Example 3.7: Leaving an Object Out for Garbage Collection

String processString(String s)
    // Create a StringBuffer object to process the string in.
    StringBuffer b = new StringBuffer(s);
    // Process it somehow...
    // Peturn it as a String. Just forget about the StringBuffer object:
    // it will be automatically garbage collected.
    return b.toString();

If you're a C or C++ programmer, conditioned to allocating and deallocating your own dynamic memory, you may at first feel a nagging sense of misgiving when you write procedures that allocate and then forget objects. You'll get used to it though, and even learn to love it!

There is an instance where you may want to take some action to help the garbage collection process along by "forgetting quickly." Example 3.8 explains.

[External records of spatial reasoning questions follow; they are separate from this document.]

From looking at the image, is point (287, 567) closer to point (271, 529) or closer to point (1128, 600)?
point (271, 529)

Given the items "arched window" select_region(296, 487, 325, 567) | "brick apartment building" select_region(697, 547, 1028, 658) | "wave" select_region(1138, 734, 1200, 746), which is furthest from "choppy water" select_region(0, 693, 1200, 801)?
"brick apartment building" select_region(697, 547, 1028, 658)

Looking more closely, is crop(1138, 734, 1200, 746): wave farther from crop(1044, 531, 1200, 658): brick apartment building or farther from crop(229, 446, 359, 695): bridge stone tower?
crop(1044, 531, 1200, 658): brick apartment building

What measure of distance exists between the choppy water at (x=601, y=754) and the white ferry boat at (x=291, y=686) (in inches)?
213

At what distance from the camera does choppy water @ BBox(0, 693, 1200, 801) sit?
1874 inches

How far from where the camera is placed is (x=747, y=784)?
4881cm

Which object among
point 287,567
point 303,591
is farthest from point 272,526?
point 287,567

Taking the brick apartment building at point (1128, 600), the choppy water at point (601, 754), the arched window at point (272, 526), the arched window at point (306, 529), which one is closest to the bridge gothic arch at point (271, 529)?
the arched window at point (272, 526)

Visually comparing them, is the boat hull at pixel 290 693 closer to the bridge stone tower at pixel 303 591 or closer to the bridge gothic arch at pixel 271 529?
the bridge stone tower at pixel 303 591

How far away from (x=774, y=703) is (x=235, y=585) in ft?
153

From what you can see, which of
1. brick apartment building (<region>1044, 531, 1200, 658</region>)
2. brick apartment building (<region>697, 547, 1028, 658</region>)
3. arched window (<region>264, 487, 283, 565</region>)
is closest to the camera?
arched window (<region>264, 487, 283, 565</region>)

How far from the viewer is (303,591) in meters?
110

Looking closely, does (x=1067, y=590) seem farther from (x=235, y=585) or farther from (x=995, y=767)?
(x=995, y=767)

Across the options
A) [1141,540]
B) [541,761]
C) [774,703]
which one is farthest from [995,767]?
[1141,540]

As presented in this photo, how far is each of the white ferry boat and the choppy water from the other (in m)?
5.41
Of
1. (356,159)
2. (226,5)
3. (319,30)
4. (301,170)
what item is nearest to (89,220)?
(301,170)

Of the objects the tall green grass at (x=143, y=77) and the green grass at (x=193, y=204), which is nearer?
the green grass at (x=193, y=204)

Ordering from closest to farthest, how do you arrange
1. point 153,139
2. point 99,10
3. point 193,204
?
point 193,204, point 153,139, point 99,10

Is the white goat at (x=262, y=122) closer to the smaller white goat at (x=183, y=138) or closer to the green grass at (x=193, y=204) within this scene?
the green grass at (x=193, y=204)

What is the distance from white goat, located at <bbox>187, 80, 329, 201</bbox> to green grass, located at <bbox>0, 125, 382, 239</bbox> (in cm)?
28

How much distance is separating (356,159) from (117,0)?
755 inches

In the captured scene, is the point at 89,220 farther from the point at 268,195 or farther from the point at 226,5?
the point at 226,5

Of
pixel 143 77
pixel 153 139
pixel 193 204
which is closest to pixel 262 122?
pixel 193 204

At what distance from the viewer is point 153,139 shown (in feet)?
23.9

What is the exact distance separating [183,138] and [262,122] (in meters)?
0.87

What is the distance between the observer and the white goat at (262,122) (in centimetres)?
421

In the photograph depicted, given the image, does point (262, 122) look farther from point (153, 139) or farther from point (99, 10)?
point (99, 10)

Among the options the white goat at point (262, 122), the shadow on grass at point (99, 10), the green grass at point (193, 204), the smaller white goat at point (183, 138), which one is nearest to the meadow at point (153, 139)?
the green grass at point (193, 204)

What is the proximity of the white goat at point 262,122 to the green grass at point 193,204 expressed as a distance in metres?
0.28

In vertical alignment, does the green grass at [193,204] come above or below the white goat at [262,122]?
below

Example 3.8: Forced Forgetting of an Object

public static void main(String argv[]) 
    int big_array[] = new int[100000];
    // Do some computations with big_array and get a result.
    int result = compute(big_array);
    // We no longer need big_array.  It will get garbage collected when 
    // there are no more references.  Since big_array is a local variable, 
    // it refers to the array until this method returns.  But this 
    // method doesn't return.  So we've got to get rid of the reference 
    // ourselves, just to help out the garbage collector.
    big_array = null;
    // Loop forever, handling the user's input.
    for(;;) handle_input();

Object Finalization

Just as a constructor method performs initialization for an object, a Java finalizer method performs finalization for an object.

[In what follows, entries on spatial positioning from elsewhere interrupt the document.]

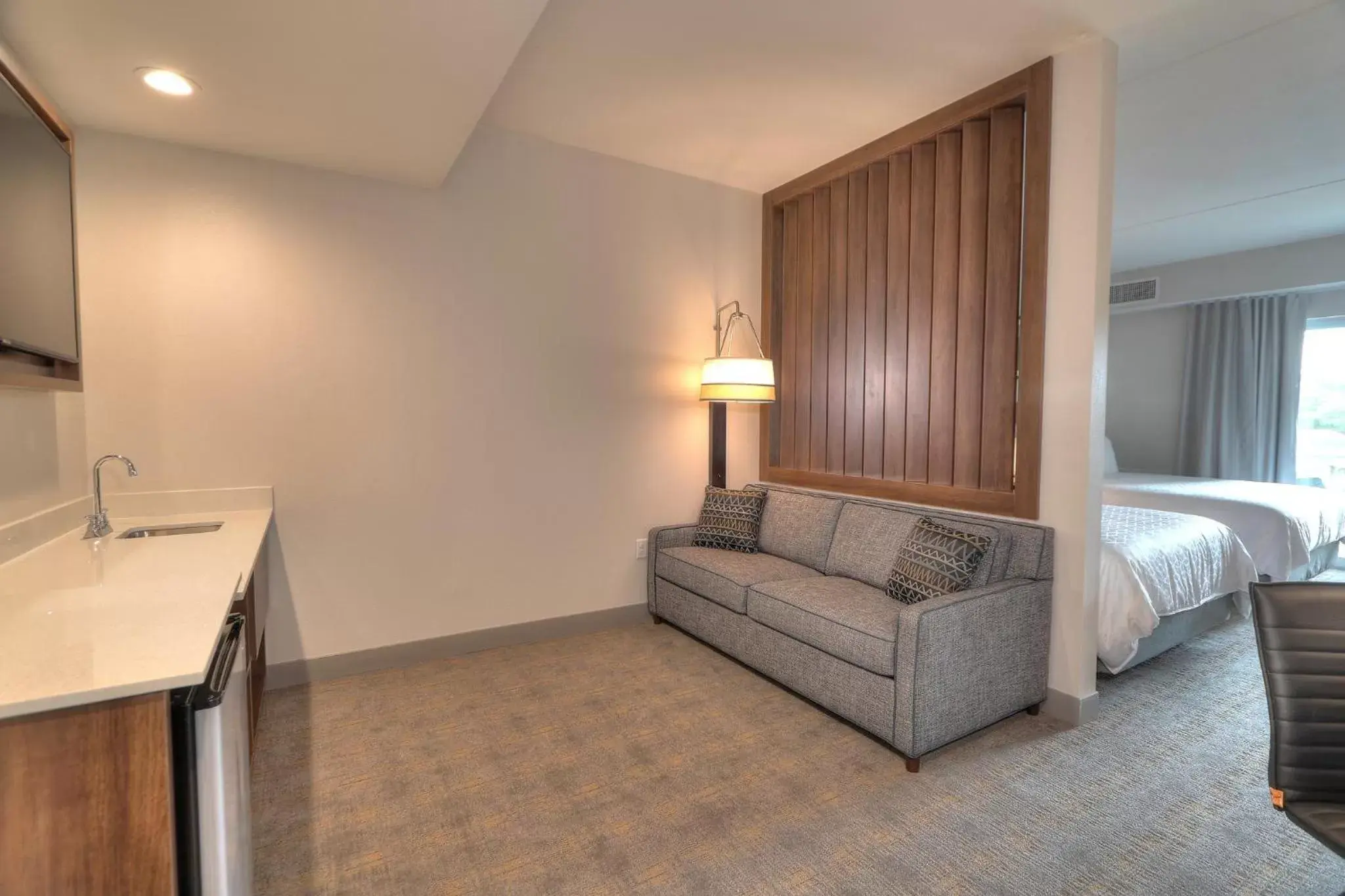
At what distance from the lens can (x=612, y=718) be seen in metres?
2.63

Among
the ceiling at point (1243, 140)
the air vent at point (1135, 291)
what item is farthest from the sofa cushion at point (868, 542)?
the air vent at point (1135, 291)

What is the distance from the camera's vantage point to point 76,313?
230 centimetres

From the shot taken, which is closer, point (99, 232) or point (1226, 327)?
point (99, 232)

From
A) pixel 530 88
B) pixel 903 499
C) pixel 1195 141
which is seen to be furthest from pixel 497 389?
Result: pixel 1195 141

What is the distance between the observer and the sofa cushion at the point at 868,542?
301cm

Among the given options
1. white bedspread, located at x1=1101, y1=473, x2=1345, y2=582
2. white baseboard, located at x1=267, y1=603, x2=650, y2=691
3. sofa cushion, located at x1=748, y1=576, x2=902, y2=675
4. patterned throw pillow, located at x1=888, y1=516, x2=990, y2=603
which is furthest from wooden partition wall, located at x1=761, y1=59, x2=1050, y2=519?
white bedspread, located at x1=1101, y1=473, x2=1345, y2=582

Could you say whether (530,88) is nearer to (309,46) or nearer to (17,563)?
(309,46)

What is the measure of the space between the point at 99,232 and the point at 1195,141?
5389 millimetres

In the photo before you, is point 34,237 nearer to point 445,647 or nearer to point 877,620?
point 445,647

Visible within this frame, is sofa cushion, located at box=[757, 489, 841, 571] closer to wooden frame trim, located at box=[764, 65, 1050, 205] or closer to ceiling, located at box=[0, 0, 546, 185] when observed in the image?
wooden frame trim, located at box=[764, 65, 1050, 205]

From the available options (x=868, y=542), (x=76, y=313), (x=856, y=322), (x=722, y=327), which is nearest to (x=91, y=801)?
(x=76, y=313)

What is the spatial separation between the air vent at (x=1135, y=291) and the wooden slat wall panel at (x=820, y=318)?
4627mm

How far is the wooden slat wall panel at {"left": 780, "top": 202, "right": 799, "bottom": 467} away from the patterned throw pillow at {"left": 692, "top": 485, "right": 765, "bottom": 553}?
20.3 inches

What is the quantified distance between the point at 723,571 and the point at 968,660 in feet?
4.10
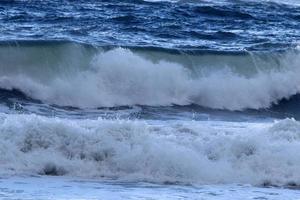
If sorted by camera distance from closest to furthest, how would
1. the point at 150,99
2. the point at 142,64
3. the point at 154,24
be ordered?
the point at 150,99 < the point at 142,64 < the point at 154,24

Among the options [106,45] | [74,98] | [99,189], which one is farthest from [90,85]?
[99,189]

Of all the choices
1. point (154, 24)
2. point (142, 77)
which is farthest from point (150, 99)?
point (154, 24)

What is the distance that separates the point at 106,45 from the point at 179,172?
23.5 feet

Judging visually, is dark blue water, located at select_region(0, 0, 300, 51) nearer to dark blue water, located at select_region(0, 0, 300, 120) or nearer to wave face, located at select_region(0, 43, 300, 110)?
dark blue water, located at select_region(0, 0, 300, 120)

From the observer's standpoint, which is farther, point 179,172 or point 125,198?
point 179,172

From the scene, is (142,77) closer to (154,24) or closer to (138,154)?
(154,24)

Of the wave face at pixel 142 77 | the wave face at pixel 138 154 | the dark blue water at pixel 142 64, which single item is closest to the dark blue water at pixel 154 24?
the dark blue water at pixel 142 64

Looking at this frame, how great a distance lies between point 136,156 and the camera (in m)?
9.34

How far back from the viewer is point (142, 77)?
15164 millimetres

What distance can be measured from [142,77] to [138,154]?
5.88 meters


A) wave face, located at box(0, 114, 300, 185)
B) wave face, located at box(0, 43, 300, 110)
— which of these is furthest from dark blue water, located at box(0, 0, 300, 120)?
wave face, located at box(0, 114, 300, 185)

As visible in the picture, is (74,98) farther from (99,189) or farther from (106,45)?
(99,189)

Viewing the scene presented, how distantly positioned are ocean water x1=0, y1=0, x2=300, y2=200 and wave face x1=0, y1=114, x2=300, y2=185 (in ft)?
0.05

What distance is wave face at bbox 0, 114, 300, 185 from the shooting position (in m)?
9.10
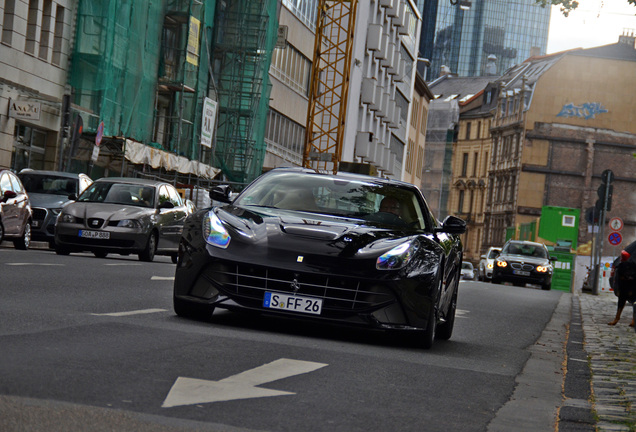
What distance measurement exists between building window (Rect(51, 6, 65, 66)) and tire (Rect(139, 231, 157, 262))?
15.0 meters

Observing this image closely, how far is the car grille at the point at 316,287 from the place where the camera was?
931cm

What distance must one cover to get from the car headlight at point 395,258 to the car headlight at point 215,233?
1.19 m

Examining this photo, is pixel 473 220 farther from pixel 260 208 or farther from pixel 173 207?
pixel 260 208

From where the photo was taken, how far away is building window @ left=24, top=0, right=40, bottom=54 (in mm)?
35344

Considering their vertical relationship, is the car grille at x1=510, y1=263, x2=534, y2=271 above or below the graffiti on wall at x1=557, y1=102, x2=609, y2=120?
below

Garbage collection automatically frees up the memory resources used by objects. But objects may hold other kinds of resources, such as file descriptors or sockets, as well. The garbage collector can't free these resources up for you, so you should write a finalizer method that takes care of things like closing open files, terminating network connections, and so on.

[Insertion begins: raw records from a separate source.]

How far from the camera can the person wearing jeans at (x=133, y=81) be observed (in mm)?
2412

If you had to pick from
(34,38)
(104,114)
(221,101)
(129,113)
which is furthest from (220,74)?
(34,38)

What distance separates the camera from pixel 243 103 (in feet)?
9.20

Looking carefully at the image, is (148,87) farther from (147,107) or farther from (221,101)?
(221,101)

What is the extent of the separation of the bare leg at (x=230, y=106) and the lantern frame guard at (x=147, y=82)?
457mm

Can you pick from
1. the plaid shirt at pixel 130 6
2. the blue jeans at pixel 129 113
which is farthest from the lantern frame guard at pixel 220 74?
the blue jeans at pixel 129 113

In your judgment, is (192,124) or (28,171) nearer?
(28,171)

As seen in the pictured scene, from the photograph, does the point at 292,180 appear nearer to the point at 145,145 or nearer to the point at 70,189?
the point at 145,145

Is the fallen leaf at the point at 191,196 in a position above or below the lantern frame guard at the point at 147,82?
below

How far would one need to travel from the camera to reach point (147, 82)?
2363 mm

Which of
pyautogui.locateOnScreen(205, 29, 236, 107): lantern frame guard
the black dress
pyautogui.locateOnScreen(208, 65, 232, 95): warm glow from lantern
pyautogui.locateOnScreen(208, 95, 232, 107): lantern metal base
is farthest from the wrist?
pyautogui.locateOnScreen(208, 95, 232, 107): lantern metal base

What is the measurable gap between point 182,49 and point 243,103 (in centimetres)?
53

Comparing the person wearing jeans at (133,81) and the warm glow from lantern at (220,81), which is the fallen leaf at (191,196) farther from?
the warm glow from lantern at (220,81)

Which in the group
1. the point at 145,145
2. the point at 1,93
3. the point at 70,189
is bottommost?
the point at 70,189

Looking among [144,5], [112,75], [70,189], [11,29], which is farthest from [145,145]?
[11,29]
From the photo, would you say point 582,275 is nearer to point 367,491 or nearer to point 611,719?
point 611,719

Example 3.9 shows the finalizer method from the Java FileOutputStream class.

Note that a finalizer is an instance method (i.e., non-static), takes no arguments, returns no value (i.e., void), and must be named finalize(). [6]

[6] C++ programmers, take note! Although Java constructor methods are named like C++ constructors, Java finalization methods are not named like C++ destructor methods.

Example 3.9: A Finalizer Method

 * Closes the stream when garbage is collected.
 * Checks the file descriptor first to make sure it is not already closed.
protected void finalize() throws IOException {
    if (fd != null) close();

There are some additional things to be aware of about finalizers:

  • If an object has a finalizer, that method is invoked before the system garbage collects the object.

  • The Java interpreter may exit without garbage collecting all outstanding objects, so some finalizers may never be invoked. In this case, though, any outstanding resources are usually freed by the operating system.

  • Java makes no guarantees about when garbage collection will occur, or what order objects will be collected in. Therefore, Java can make no guarantees about when a finalizer will be invoked, or in what order finalizers will be invoked, or what thread will execute finalizers.

  • After a finalizer is invoked, objects are not freed right away. This is because a finalizer method may "resurrect" an object by storing the this pointer somewhere, so that the object once again has references. Thus, after finalize() is called, an object must once again be determined to be unreferenced before it can actually be garbage collected. Even if an object is "resurrected," the finalizer method is never invoked more than once. Note that resurrecting an object is never a useful thing to do--just a strange quirk of object finalization.

  • The finalizer shown in Example 3.9 declares that it may throw an exception (exceptions are described in detail in Chapter 2, How Java Differs from C). If an uncaught exception actually occurs in a finalizer method, however, the exception is ignored by the system.